Fate and Destiny in Nnedi Okorafor’s Who Fears Death
DOI:
https://doi.org/10.53103/cjlls.v2i2.40Keywords:
Nnedi Okorafor, Who Fears Death, Post-Apocalyptic LiteratureAbstract
This article reads at how Nnedi Okorafor's novel Who Fears Death (2010) rewrites the traditional narrative, cultural events progressing with time as development, offering a vision of current and prospective African identity that is not simply based on colonial history, after an apocalypse, Africa suffered with. Okorafor's imaginative use of intertextuality and subversion of "sovereign narratives" work to construct an alternative model of identity, according to the study.

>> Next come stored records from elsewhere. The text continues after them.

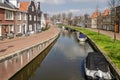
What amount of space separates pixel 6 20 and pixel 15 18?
656 cm

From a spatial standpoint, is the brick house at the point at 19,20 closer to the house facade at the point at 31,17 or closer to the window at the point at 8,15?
the window at the point at 8,15

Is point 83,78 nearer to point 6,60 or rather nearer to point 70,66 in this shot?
point 70,66

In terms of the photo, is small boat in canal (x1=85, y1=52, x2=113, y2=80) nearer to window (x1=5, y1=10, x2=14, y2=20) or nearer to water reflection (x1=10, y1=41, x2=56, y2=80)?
water reflection (x1=10, y1=41, x2=56, y2=80)

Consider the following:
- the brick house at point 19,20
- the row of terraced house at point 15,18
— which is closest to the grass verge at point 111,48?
the row of terraced house at point 15,18

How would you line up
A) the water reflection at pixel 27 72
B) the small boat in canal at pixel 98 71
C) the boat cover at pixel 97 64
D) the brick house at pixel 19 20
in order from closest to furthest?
the small boat in canal at pixel 98 71, the boat cover at pixel 97 64, the water reflection at pixel 27 72, the brick house at pixel 19 20

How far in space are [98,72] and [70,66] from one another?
7.92m

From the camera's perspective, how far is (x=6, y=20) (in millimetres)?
41000

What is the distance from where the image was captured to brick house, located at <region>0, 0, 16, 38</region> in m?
38.8

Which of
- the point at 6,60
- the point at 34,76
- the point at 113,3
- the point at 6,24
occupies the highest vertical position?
the point at 113,3

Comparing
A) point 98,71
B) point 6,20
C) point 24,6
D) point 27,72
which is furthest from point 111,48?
point 24,6

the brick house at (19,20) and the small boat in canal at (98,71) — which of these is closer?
the small boat in canal at (98,71)

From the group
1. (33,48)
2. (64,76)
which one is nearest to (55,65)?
(33,48)

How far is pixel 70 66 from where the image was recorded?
25.6 metres

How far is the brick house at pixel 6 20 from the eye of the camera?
38850 mm
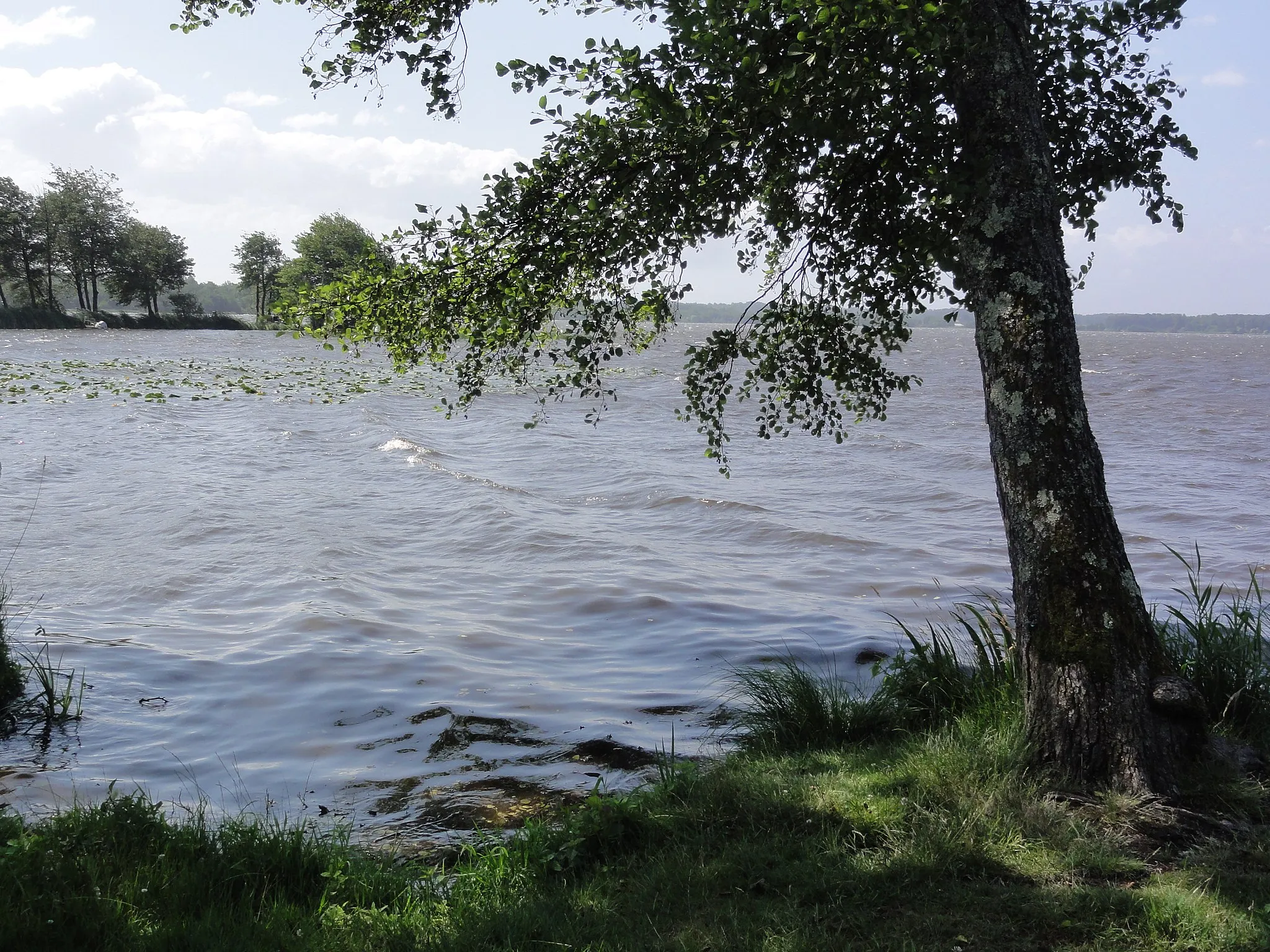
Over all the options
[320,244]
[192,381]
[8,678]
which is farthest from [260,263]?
[8,678]

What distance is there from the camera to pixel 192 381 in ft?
132

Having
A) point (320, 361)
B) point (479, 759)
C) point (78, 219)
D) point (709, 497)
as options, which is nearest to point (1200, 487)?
point (709, 497)

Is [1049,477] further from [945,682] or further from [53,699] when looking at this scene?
[53,699]

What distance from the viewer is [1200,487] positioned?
71.8ft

The novel is set in a post-apocalyptic Africa where one tribe, the Nuru, enslaves and oppresses another, the Okeke. Onyesonwu, a strong and determined heroine, sets out to rewrite the "Great Book" to strip her father, the despotic sorcerer Diab, of his powers. The novel tackles dictatorship through dictation, the influence of epistemic theories on culture and belonging, and tackling the problem of despotism and resistance in the content. The rewriting of the Great Book, which embodies the gripping storyline of oppression, makes room for a new narrative to emerge. Okarafor undermines linear notions of development within the story's structure by locating herself intertextually in a piece of research that crosses time, geography, and genre barriers along with the injustice and inequality females face. As a result, identity arises from a dynamic structure rather than from the accumulation of history.